One of many extensively used non-volatile magnetic storage devices is a magnetic disk drive that includes a rotatable magnetic disk and an assembly of write and read heads. The assembly of write and read heads is supported by a slider that is mounted on a suspension arm. The suspension arm is supported by an actuator that can swing the suspension arm to place the slider with its air bearing surface (ABS) over the surface of the magnetic disk.
When the magnetic disk rotates, an air flow generated by the rotation of the magnetic disk causes the slider to fly on a cushion of air at a very low elevation (fly height) over the magnetic disk. When the slider rides on the air, the actuator moves the suspension arm to position the assembly of write and read heads over selected data tracks on the magnetic disk. The write and read heads write and read data in the selected data tracks, respectively. Processing circuitry connected to the write and read heads then operates according to a computer program to implement writing and reading functions, respectively.
The write head includes a magnetic write pole and a magnetic return pole that are magnetically connected with each other at a region away from the ABS, and an electrically conductive write coil surrounding the magnetic write pole. In a writing process, the electrically conductive write coil induces magnetic fluxes in the magnetic write pole. The magnetic fluxes form a magnetic write field emitting from the magnetic write pole to the magnetic disk in a direction perpendicular to the surface of the magnetic disk. The magnetic write field writes data in the selected data tracks, and then returns to the magnetic return pole so that it will not erase previously written data in adjacent data tracks.
The read head includes a read sensor that is electrically connected with lower and upper ferromagnetic shields, but is electrically separated by insulation layers from longitudinal bias layers in two side regions. In a reading process, the read head passes over data in a selected data track, and magnetic fields emitting from the data modulate the resistance of the read sensor. A change in the resistance of the read sensor is detected by a sense current passing through the read sensor, and is then converted into a voltage change that generates a read signal. The resulting read signal is used to decode data in the selected data track.
A tunneling magnetoresistance (TMR) read sensor is typically used in the read head. The TMR read sensor includes a nonmagnetic insulating barrier layer sandwiched between a ferromagnetic reference layer and a ferromagnetic sense layer. The thickness of the barrier layer is chosen to be less than the mean free path of conduction electrons passing through the TMR read sensor. The magnetization of the reference layer is pinned in a direction perpendicular to the ABS, while the magnetization of the sense layer is oriented in a direction parallel to the ABS. When passing the sense current through the TMR read sensor, the conduction electrons are scattered at lower and upper interfaces of the barrier layer. When receiving a magnetic field emitting from data in the selected data track, the magnetization of the reference layer remains pinned while that of the sense layer rotates. Scattering decreases as the magnetization of the sense layer rotates towards that of the reference layer, or increases as the magnetization of the sense layer rotates away from that of the reference layer. This scattering variation induces a TMR effect characterized by a change in the resistance of the TMR read sensor in proportion to the magnitude of the magnetic field and cos θ, where θ is an angle between the magnetizations of the reference and sense layers. The change in the resistance of the TMR read sensor is then detected by the sense current and converted into a voltage change that is processed as a read signal.

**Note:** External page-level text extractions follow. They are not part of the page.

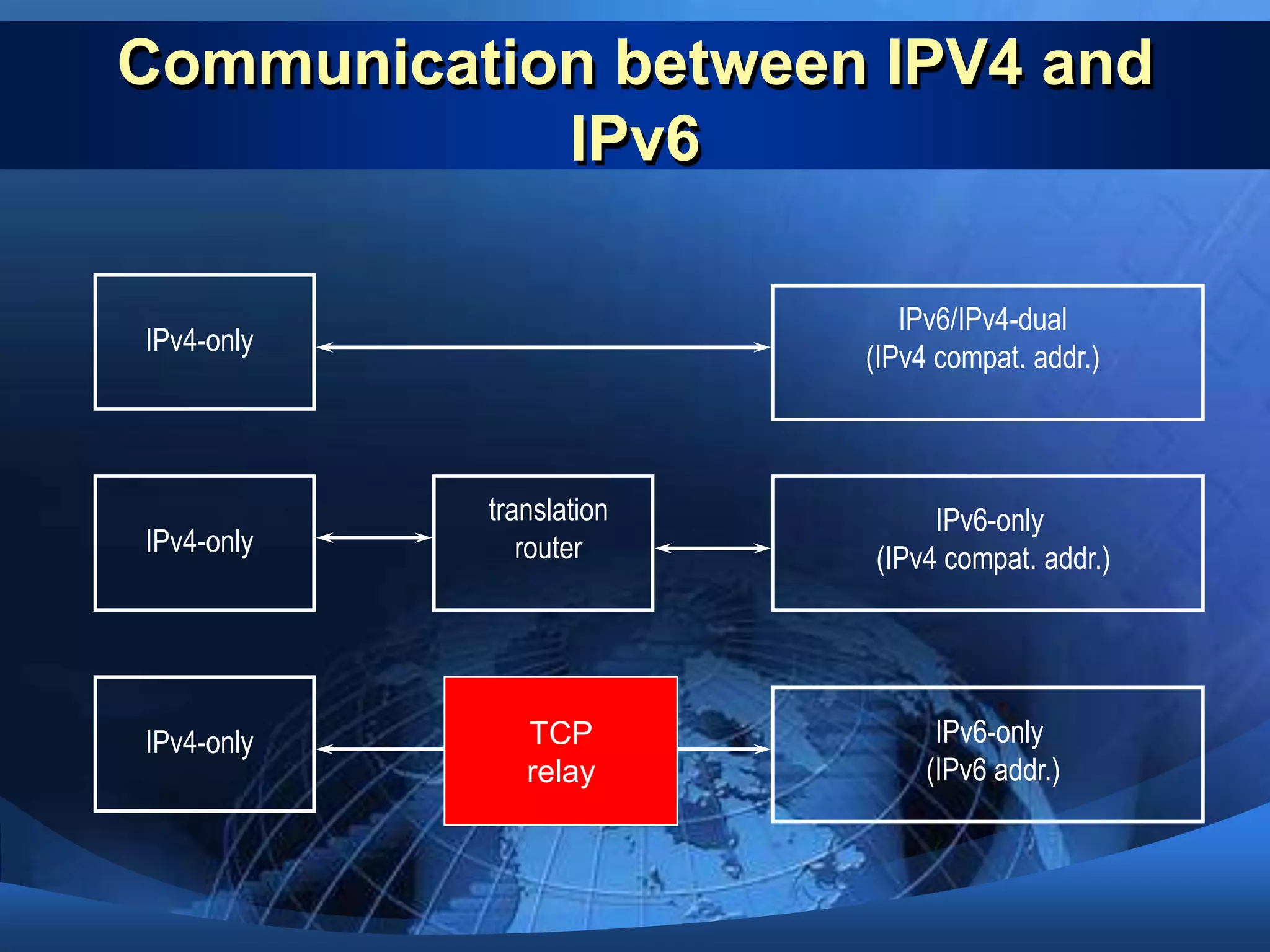 Communication between IPV4 and IPv6

IPv4-only

IPv6/IPv4-dual
(IPv4 compat. addr.)

IPv4-only

translation
router

IPv6-only
(IPv4 compat. addr.)

IPv4-only

TCP
relay

IPv6-only
(IPv6 addr.)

The TMR read sensor has been progressively miniaturized for magnetic recording at higher linear and track densities. To increase linear densities, its thickness, which defines a read gap, is reduced by utilizing thinner reference, barrier, sense or other layers. To increase track densities, its width, which defines a track width, is reduced by patterning with an advanced photolithographic tool. In addition, to increase signal sensitivity for compensating signal losses caused by the reductions of its thickness and width, its length, which defines a stripe height, is also reduced by deeper chemical mechanical polishing.
In this miniaturized TMR read sensor, a junction area (RJ) defined by its width and length becomes so small that its junction resistance (AJ) will be too high to maintain low electronic noises and prevent electrostatic discharges. In addition, a junction volume defined by its width, length and thickness becomes so small that its magnetic excitation will be too high to maintain low magnetic noises. In this sensor miniaturization progress, it is challenging to maintain the electrical resistance of less than 400Ω for minimizing electronic noises and preventing electrostatic discharges, and to ensure a pinning field of more than 1,200 Oe for minimizing magnetic noises though rigidly pinning the magnetization of the reference layer. In any approaches to minimizing the electrical and magnetic noises, it is also challenging for the TMR read sensor to maintain a high TMR effect and thus to perform the magnetic recording with a high signal-to-noise ratio.